Picture: ISTOCK
Picture: ISTOCK

We Are the Ones We Need 
Sihle Bolani
Xarra Books

The subtitle to Sihle Bolani’s debut is The War on Black Professionals in Corporate South Africa. This made me think it would be a thoroughly researched book about the many issues that black professionals face in corporate SA.

In addition to Bolani’s personal story, I expected to read about the personal stories of countless other black professionals. I expected a reading experience similar to Pumla Dineo Gqola’s Rape: A South African Nightmare or Jacob Dlamini’s Native Nostalgia, an intensely researched book that shows the links between theory and real-life experiences in order to highlight an issue that South Africans seem too ready to dismiss unless they have experienced it themselves.

This is not what was delivered. Instead of Bolani giving us a broad overview of the systemic and structural racism that exists in corporate SA, she chose to show us how it manifested itself in her professional and personal life. There is nothing wrong with this: it is just that the subtitle created unmet expectations.

Bolani has nevertheless written an important book that has started  a vital conversation. 

In We Are The Ones We Need, Bolani gives a highly detailed account of how she was allegedly constructively dismissed as a de facto PR manager at one of SA’s big five banks.

Constructive dismissal occurs when an employer makes the working conditions of an employee so intolerable that the employee is left with no other choice but to resign. It is an unlawful practice that is extremely difficult to prove.

‘Intolerable working conditions’

The difficulty lies in the term “intolerable working conditions”, because “intolerable” is an ambiguous word. It is mostly contextual and perspective-based. What one person interprets as an intolerable work environment can be seen as perfectly alright by someone else. Therefore proving the intolerability beyond reasonable doubt is hard.

Bolani writes that her relationship with her boss soured after her white line manager verbally abused her in front of her coworkers. She was thereafter inundated with administrative work without additional staff. This distracted her from the tasks that were integral to her performance in her job. When it became clear to her that her line manager’s boss and HR personnel would not help her improve her situation, Bolani took her complaints to black people in more senior positions. This too did not help.

“Things look like they are changing in corporate SA because more black people are in senior positions,” Bolani said at the launch of her book at Sol Plaatje University in Kimberley in February. “They have positional power, not organisational power. So they don’t have the power to change the culture in the organisations.”

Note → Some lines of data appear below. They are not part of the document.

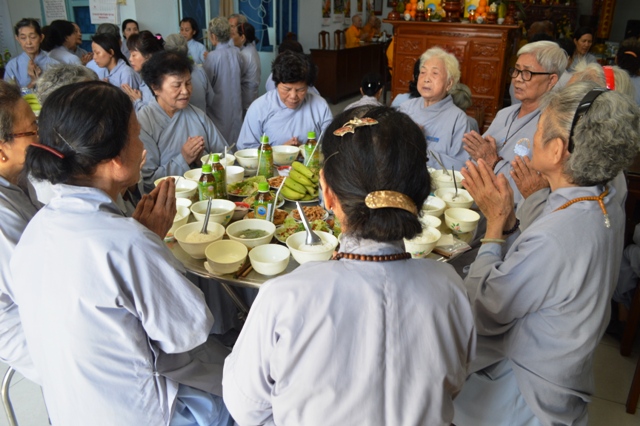 Khánh Hòa: Trường hạ Tổ đình Nghĩa Phương tác pháp an cư kiết hạ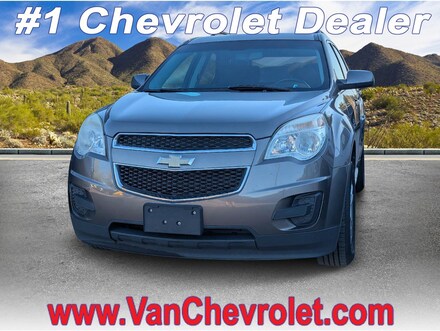 2010 Chevrolet Equinox LT w/1LT SUV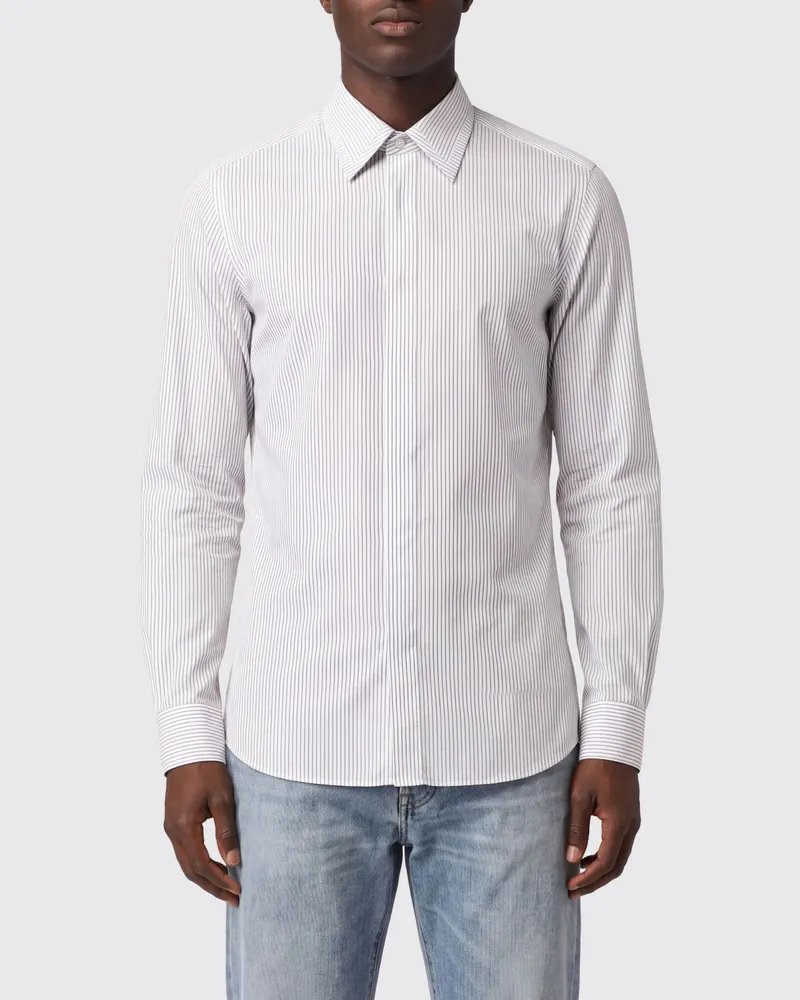 Dolce & Gabbana DOLCE  GABBANA Hemd herren Dolce & Gabbana Gestreift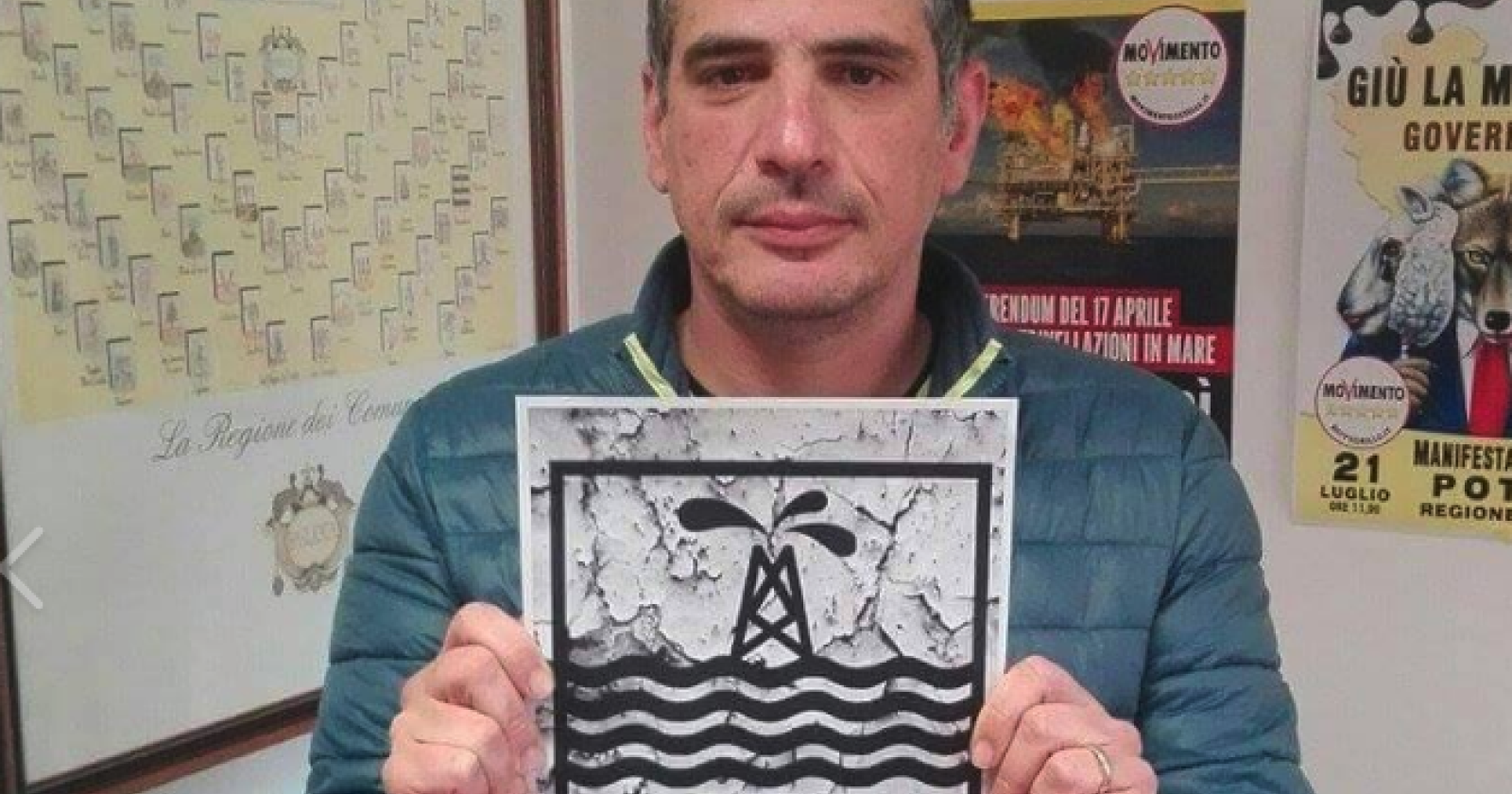 Valsinni, i pentastellati aprono il caso creosoto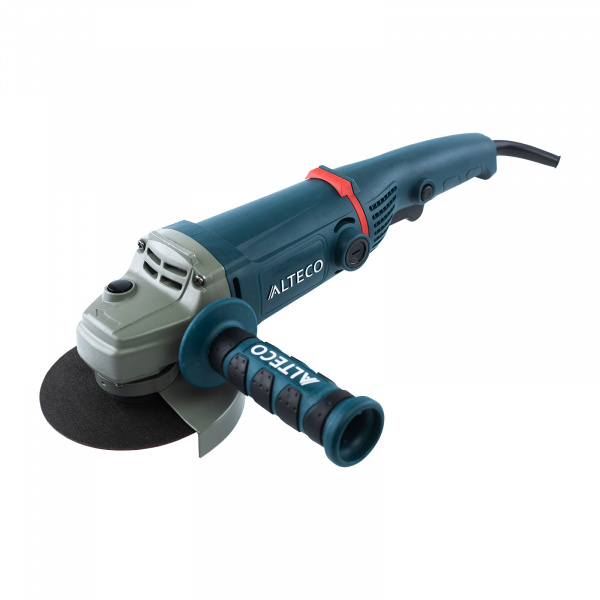 Машина угловая шлифовальная AG 1300-125 ALTECO 
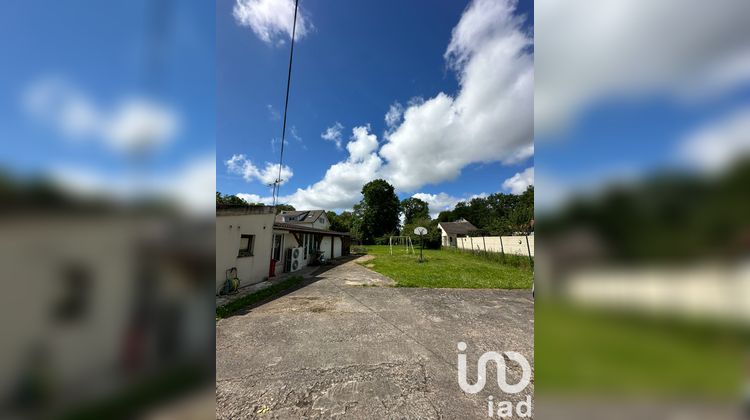 Ma-Cabane - Vente Terrain Montlhéry, 1000 m²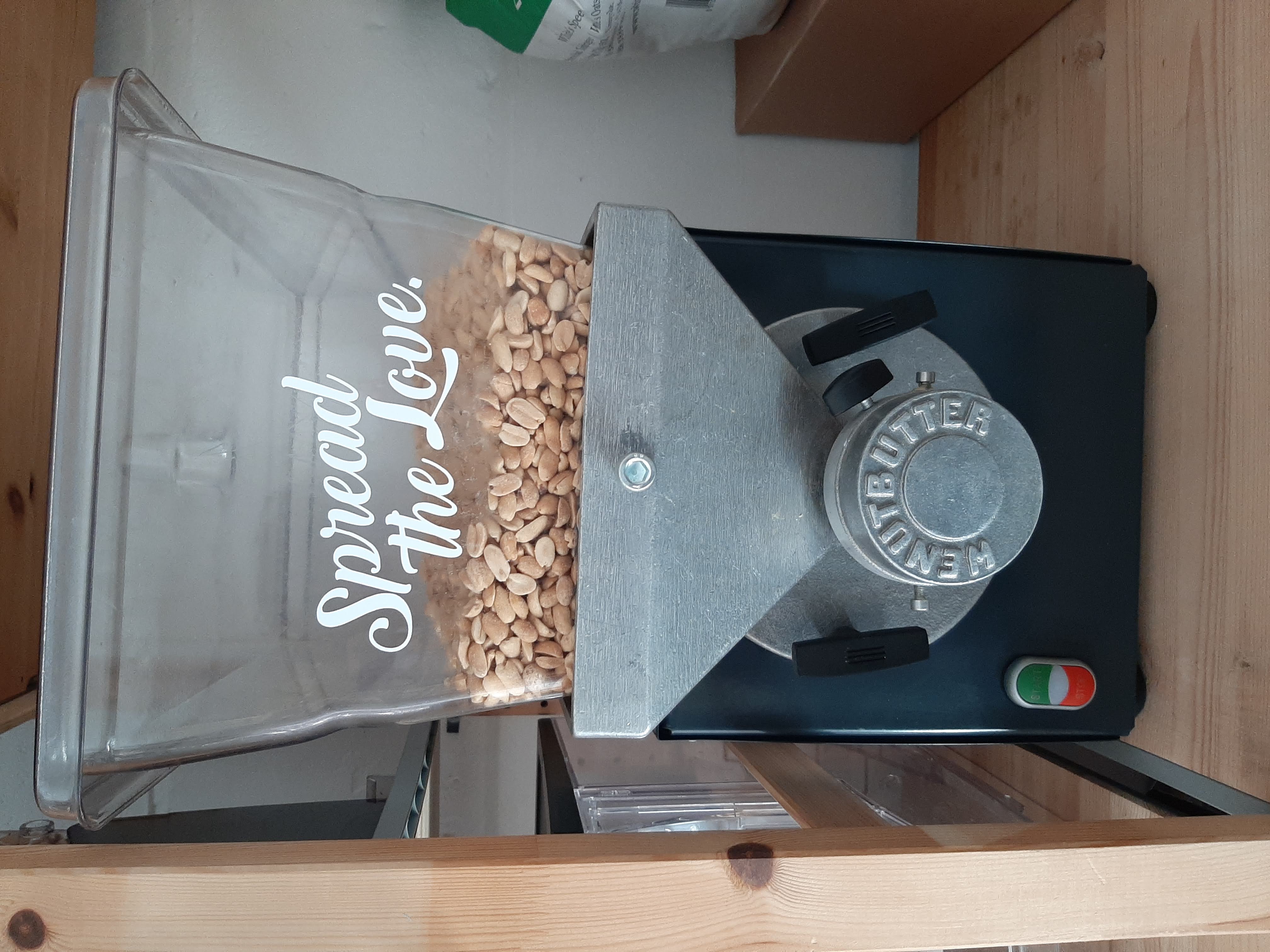 Refill shop products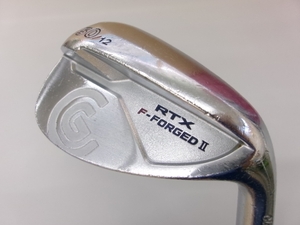 RTX-F-FORGEDⅡ　50-12　Miyazaki WG-60Ⅱ（WEDGE）中古品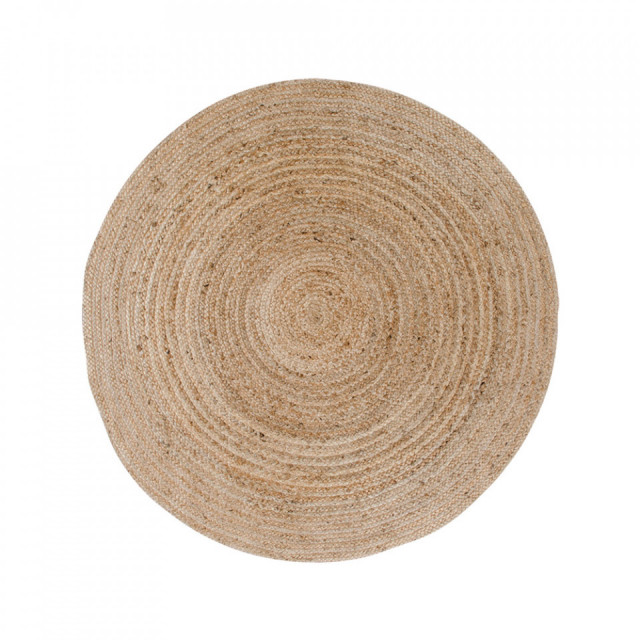 Covor maro din fibre naturale 120 cm Bombay House Nordic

A member of the audience at the launch lamented her own experience of being verbally abused and discriminated against because she’s a black woman in the mining industry. These stories provide evidence that while companies claim diversity, inclusivity and transformation, issues of discrimination and abuse remain prevalent across the country. 

Bolani goes into great detail about conversations she had with her white superiors and e-mail exchanges with her black seniors about the way she was treated. One would think that such an overly detailed approach would be a bore, but Bolani has found a way to make the book an easy and quick read. Her book reads like a long WhatsApp text from a close friend. 

All sectors of our society are microcosms of society at large. This book makes an important contribution to the discourse of structural racism in SA in general. This was a point that was stressed by author and academic Sabata-mpho Mokae at the launch.

When Mokae introduced Bolani, he spoke about what Keorapetse Kgositsile called “the debt we must pay to the future”. In starting an important conversation, Bolani’s book does the difficult work of starting to pay a debt to future black South Africans so that they do not have to go through the same experiences.